What to work on = Revise the part of the entries that opens with the line containing "In this scene, from" and closes with the line containing "Answer: 5028 cm": replace "lake water" with "pond water" and leave all else as it stands. Give back only those lines.

Dataset records =
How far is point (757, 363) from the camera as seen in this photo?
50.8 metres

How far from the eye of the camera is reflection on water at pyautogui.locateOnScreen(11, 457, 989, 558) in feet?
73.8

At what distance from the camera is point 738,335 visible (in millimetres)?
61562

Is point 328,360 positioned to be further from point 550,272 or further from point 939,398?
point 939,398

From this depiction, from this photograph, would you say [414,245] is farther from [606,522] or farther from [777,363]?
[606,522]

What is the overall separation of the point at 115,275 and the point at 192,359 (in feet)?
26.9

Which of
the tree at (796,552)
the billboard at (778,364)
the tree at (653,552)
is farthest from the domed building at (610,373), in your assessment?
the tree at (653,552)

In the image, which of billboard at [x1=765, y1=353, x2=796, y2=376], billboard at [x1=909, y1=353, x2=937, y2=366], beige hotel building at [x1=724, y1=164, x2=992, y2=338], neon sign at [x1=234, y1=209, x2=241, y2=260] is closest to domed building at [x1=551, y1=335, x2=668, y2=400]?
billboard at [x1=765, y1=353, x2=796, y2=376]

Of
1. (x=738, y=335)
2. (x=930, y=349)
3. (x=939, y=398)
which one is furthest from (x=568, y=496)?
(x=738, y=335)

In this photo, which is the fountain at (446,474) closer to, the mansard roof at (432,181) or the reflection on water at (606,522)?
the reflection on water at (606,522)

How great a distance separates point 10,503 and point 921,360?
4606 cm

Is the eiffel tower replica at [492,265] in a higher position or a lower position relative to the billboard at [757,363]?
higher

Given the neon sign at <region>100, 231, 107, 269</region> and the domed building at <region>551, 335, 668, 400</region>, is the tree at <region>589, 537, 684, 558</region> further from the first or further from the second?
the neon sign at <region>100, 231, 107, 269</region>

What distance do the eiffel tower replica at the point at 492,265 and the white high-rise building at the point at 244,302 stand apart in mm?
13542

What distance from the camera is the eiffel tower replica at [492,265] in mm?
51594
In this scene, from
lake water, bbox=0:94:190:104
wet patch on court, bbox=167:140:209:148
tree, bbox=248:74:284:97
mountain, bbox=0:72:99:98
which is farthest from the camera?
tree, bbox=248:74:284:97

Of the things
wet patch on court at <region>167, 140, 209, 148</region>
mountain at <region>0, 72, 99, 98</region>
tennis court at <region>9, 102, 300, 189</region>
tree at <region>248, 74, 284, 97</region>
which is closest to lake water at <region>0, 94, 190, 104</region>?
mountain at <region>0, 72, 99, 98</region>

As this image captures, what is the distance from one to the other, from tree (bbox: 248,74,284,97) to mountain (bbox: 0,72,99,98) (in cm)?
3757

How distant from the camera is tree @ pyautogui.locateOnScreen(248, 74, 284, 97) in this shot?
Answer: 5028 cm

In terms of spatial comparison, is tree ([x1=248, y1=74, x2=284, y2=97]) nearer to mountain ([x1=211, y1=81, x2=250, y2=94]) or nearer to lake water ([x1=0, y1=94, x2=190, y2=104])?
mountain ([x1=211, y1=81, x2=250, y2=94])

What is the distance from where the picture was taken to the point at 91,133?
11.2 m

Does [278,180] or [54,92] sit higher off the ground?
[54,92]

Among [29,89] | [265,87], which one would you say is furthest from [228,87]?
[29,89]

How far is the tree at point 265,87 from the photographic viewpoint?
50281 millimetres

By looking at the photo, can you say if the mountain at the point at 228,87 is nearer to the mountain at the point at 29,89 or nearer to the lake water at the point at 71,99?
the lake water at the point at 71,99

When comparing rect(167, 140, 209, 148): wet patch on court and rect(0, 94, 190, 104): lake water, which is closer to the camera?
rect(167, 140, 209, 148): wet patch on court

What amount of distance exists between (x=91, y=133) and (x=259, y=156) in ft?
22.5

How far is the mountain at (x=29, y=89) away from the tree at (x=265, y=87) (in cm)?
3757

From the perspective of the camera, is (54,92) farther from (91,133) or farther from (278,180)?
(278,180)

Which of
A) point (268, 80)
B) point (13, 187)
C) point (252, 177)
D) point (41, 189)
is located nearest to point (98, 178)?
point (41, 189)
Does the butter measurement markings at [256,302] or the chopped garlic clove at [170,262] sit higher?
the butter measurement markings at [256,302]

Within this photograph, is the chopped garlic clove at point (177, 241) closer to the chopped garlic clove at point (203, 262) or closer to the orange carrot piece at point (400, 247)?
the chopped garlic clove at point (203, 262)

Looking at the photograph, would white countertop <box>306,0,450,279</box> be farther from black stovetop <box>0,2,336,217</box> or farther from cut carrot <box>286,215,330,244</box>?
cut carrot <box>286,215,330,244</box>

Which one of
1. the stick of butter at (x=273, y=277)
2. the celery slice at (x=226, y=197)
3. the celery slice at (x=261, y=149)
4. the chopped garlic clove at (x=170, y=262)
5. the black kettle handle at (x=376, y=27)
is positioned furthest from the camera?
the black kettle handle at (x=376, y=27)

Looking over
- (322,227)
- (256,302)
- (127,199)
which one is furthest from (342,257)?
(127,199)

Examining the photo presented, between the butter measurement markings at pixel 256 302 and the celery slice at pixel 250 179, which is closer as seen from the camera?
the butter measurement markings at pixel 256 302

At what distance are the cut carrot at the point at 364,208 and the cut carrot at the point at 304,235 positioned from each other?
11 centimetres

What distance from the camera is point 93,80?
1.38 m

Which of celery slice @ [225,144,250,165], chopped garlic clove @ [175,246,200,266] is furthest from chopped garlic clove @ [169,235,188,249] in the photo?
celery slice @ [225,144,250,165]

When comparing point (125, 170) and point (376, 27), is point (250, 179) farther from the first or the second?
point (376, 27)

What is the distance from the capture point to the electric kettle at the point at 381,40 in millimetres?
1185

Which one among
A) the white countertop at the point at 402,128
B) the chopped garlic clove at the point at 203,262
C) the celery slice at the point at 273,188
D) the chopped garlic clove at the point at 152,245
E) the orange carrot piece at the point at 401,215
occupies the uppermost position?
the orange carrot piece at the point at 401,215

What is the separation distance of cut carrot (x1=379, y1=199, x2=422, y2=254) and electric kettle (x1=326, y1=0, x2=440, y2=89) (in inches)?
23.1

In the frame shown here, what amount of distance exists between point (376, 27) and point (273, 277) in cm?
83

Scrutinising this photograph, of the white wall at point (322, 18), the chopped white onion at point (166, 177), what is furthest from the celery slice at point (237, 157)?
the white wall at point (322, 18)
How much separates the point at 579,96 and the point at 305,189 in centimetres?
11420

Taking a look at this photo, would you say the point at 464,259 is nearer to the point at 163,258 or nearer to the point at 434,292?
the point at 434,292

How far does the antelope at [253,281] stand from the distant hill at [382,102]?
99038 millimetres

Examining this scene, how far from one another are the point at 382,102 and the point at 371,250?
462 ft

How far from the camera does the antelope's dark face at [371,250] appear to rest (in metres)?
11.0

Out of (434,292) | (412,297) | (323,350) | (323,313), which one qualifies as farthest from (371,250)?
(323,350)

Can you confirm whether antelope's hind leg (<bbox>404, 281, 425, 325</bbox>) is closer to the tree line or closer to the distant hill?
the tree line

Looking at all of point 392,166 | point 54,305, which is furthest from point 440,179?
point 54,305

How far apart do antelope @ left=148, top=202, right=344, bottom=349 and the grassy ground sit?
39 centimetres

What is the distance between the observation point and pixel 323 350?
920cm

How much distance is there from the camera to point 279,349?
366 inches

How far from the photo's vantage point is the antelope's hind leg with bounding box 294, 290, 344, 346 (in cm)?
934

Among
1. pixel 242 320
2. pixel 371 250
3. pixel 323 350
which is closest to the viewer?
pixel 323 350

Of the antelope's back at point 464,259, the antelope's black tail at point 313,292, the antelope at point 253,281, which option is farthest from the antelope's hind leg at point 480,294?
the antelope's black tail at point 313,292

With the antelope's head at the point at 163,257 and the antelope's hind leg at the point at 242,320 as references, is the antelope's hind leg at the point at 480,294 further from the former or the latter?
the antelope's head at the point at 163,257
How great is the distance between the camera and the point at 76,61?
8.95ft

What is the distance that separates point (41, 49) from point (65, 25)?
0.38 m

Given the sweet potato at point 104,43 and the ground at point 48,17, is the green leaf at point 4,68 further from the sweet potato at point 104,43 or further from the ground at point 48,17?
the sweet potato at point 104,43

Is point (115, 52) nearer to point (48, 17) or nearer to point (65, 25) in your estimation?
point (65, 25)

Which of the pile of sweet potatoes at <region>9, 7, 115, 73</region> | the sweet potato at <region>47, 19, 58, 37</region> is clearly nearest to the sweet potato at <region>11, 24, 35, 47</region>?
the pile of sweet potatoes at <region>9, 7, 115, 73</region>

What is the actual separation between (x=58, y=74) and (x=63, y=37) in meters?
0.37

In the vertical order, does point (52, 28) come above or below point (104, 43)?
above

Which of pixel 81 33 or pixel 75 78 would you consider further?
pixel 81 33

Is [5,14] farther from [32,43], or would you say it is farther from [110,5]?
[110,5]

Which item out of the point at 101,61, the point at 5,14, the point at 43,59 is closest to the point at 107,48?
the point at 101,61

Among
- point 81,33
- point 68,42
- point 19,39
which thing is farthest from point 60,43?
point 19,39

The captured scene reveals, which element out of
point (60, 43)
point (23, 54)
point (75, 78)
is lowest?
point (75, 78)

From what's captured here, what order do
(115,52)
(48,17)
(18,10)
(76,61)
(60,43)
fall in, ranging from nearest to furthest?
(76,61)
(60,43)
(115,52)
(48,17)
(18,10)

Output for this task =
In this scene, from
pond water, bbox=0:94:190:104
wet patch on court, bbox=167:140:209:148
tree, bbox=248:74:284:97
mountain, bbox=0:72:99:98
which is farthest from the camera?
tree, bbox=248:74:284:97

Of the things
wet patch on court at <region>167, 140, 209, 148</region>
mountain at <region>0, 72, 99, 98</region>
tennis court at <region>9, 102, 300, 189</region>
tree at <region>248, 74, 284, 97</region>
which is closest to pond water at <region>0, 94, 190, 104</region>?
mountain at <region>0, 72, 99, 98</region>

As this image captures, what is the distance from one to the other, from tree (bbox: 248,74,284,97) to mountain (bbox: 0,72,99,98) (in cm)?
3757

How distant from the camera is tree @ pyautogui.locateOnScreen(248, 74, 284, 97) in this shot?
Answer: 5028 cm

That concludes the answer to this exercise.